Twenty-three-year old Scottish songwriter Emili Sandé has been on the tip of almost every European pop-lover’s tongue these last few years, offering her numerous talents to several top 10 singles (and counting Simon Cowell among her notable followers). Sandé has backed several pop acts with her excellent piano playing, but her current tour will serve as a coming-out party of sorts to show the world her soulful side, which has drawn comparisons to Nina Simone and Lauryn Hill.

(Mr. Smalls, 400 Lincoln Ave., Millvale; mrsmalls.com)

Stephane Wrembel
Jan. 17

Upon discovering the music of Django Reinhardt, Paris-born Stephane Wrembel specialized in “gypsy jazz,” acoustic guitar interpretations influenced by his travels playing at the campfires and trailers of Europe’s Roma. A conservatory student at age 4, Wrembel remained dedicated to his passion, attending the Berklee School of Music, where he studied contemporary jazz and world music. In short, the dude has been places.

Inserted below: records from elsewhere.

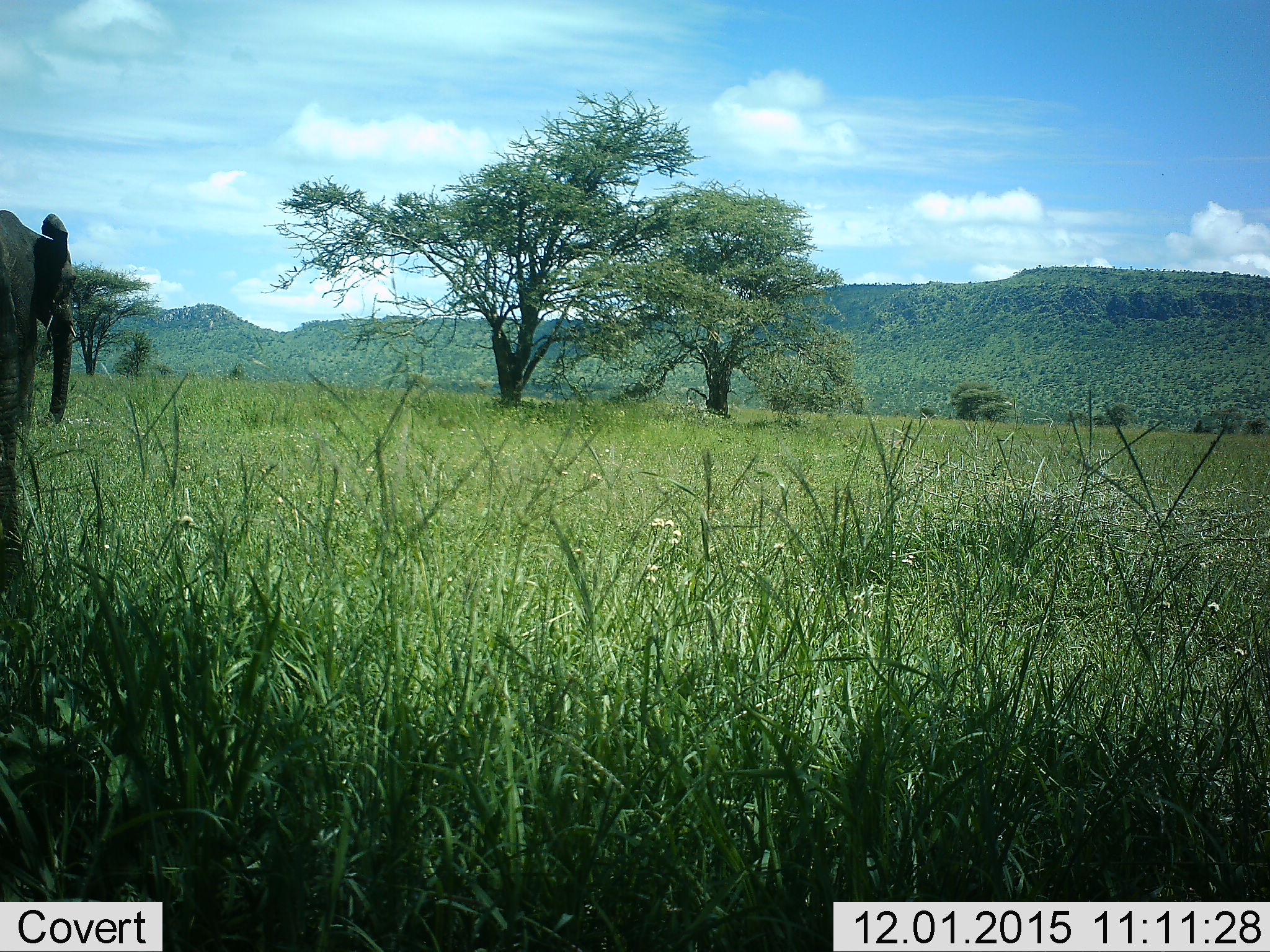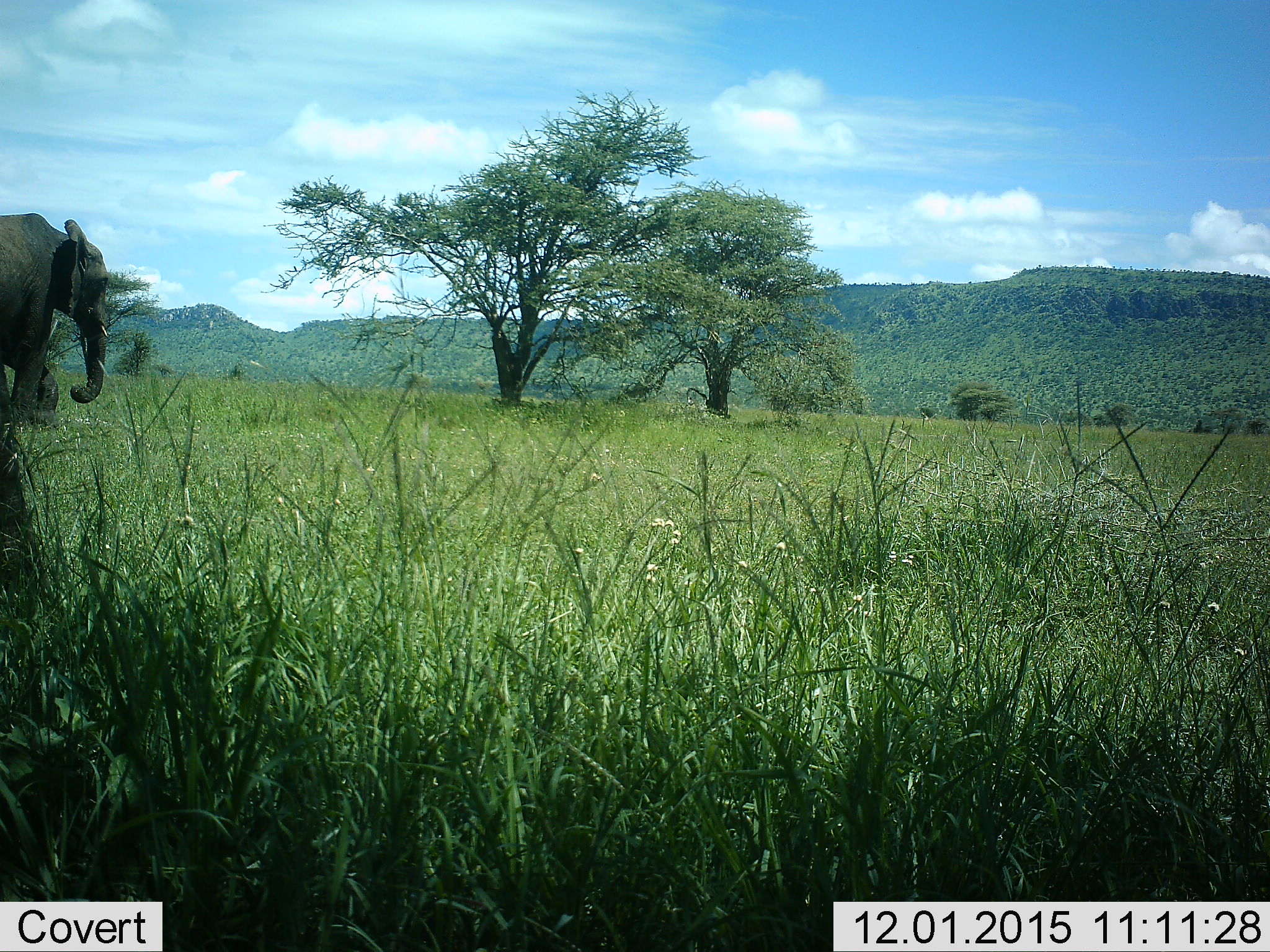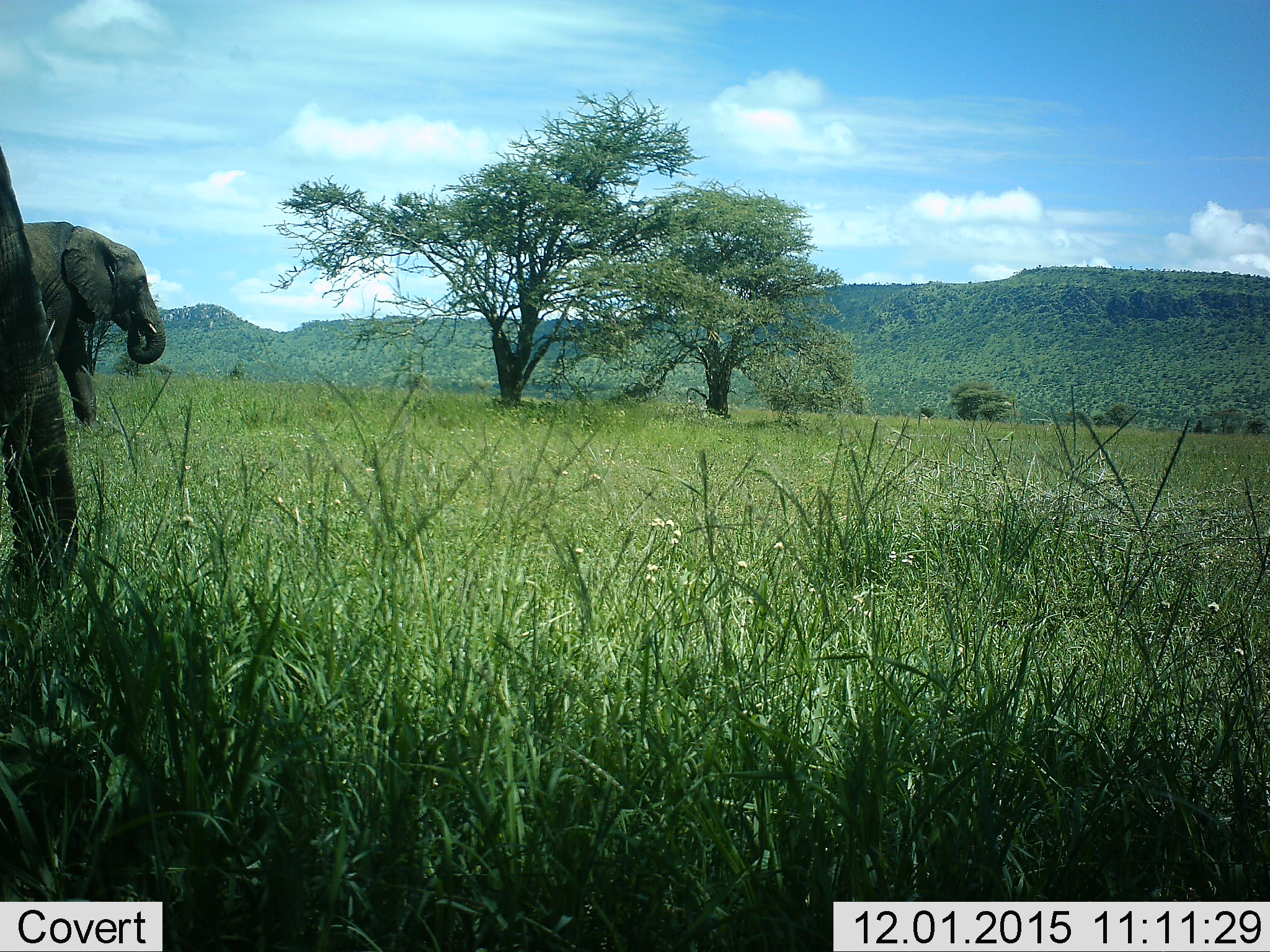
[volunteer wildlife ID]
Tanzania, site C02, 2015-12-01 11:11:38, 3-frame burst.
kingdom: Animalia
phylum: Chordata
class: Mammalia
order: Proboscidea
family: Elephantidae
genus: Loxodonta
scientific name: Loxodonta africana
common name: african bush elephant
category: elephant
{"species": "elephant (african bush elephant) (Loxodonta africana)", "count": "2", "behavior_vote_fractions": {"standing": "15%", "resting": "0%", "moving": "90%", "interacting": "5%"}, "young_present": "0%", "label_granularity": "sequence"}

(Thunderbird Café, 4023 Butler St., Lawrenceville; 412/682-0177, thunderbirdcafe.net)

Gianandrea Noseda
Jan. 18-20

Milan-born Italian conductor Gianandrea Noseda will be in Pittsburgh this month. Join him, pianist Benjamin Hochman and the PSO at Heinz Hall for what should be a memorable performance — and a great time — at “Noseda & Concert Italia.” You’ll won’t want to miss this show.

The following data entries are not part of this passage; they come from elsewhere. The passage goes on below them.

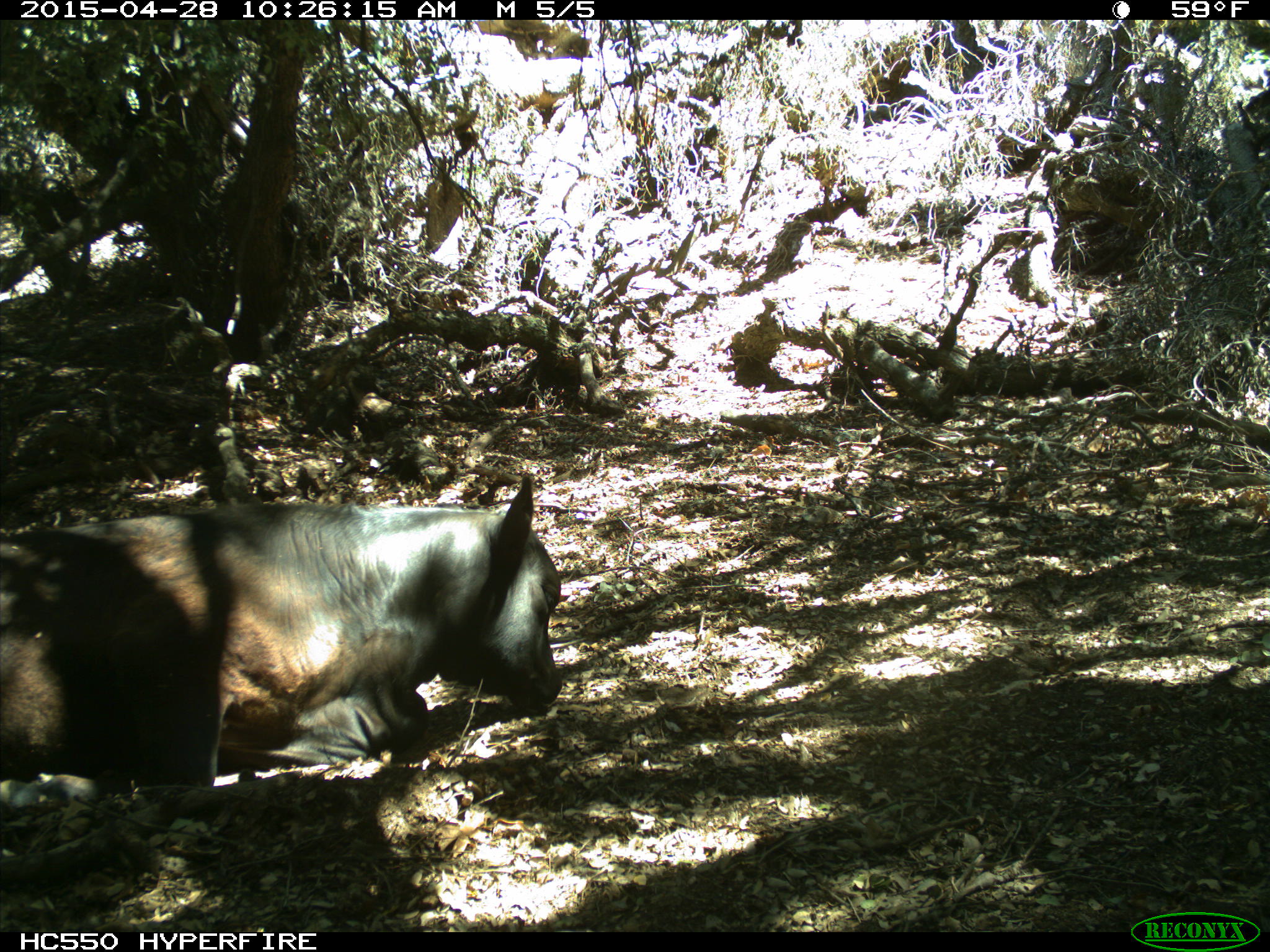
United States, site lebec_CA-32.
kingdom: Animalia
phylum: Chordata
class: Mammalia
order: Artiodactyla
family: Bovidae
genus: Bos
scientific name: Bos taurus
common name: domestic cow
Bos taurus (domestic cow).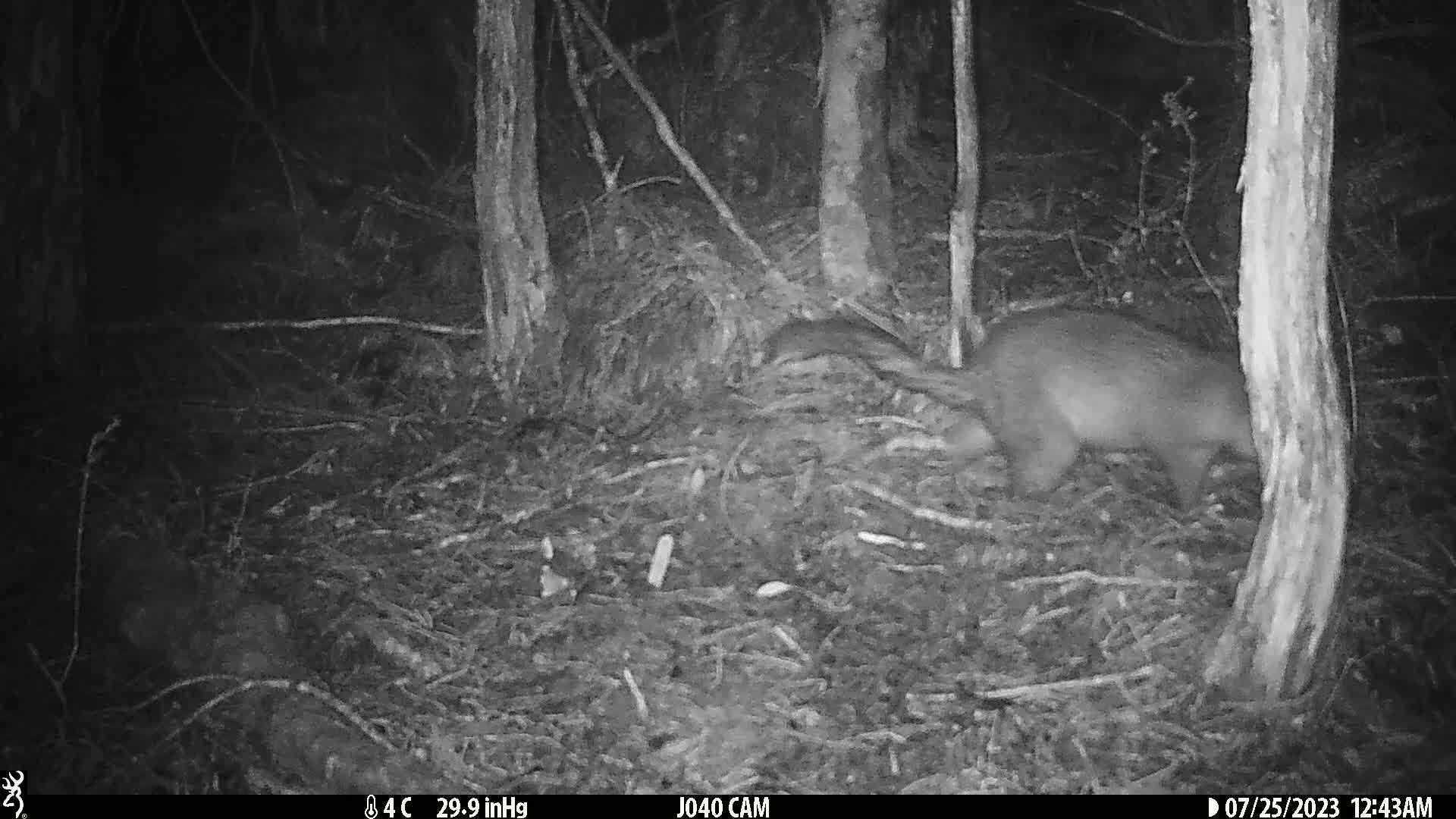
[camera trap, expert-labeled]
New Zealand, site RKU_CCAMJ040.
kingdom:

(600 Penn Ave., downtown; 412/392-4900, pittsburghsymphony.org)

Album Reviews


Calaque
Calaque

Triangle & Rhino (made up of members J. Lexso and M. Rappa) has always been a bit of an enigma. With concussive drums that kick like a mule melded to guitars and keyboards that shear like a snide remark, I’ve always appreciated the duo as more of a full-on frontal assault (think Trans Am meets Unsane meets a jackhammer) than two musicians merely putting on a musical performance for the masses. The band’s catalog belies the one-trick-poniness that undermines other acts with such limited membership, and with the latest offering, a self-titled album under band name Calaque, the fellas indulge in their inner SST, chiseling assorted fuzz and rhythms from the brick-and-mortar discord that permeates previous releases.It is here that keys and synths take a backseat for guitars that curse with the appeal of a teenage malcontent, and second track “The Disappointment at the End” assures that no threats, regardless of how small, should be taken as minor.

Unraveler
Fain
Borrowing from both Daniel Johnston and John Darnielle, Unraveler paints in broad strokes of discontent that should resonate among arbiters of quirky bedroom meditations. This music is not for hedonistic pleasure-seekers looking for an easy way out. Yet the bitter lamentations weave their way into the listener’s conscious, not unlike a younger less self-aware Jeffrey Lewis or Conor Oberst (had young Conor spent more time listening to the Meat Puppets instead of the sound of his own voice). Perhaps it’s the candidness that comes with a few strummed strings and stripped-down vocals, with tracks “Katana” and “Crossing Alone,” that register something familiar and appealing (and as a child of the four-track cassette-cocooned ’90s, I’m guilty, as charged), but I’m hoping this isn’t the last we’ve heard of Unraveler.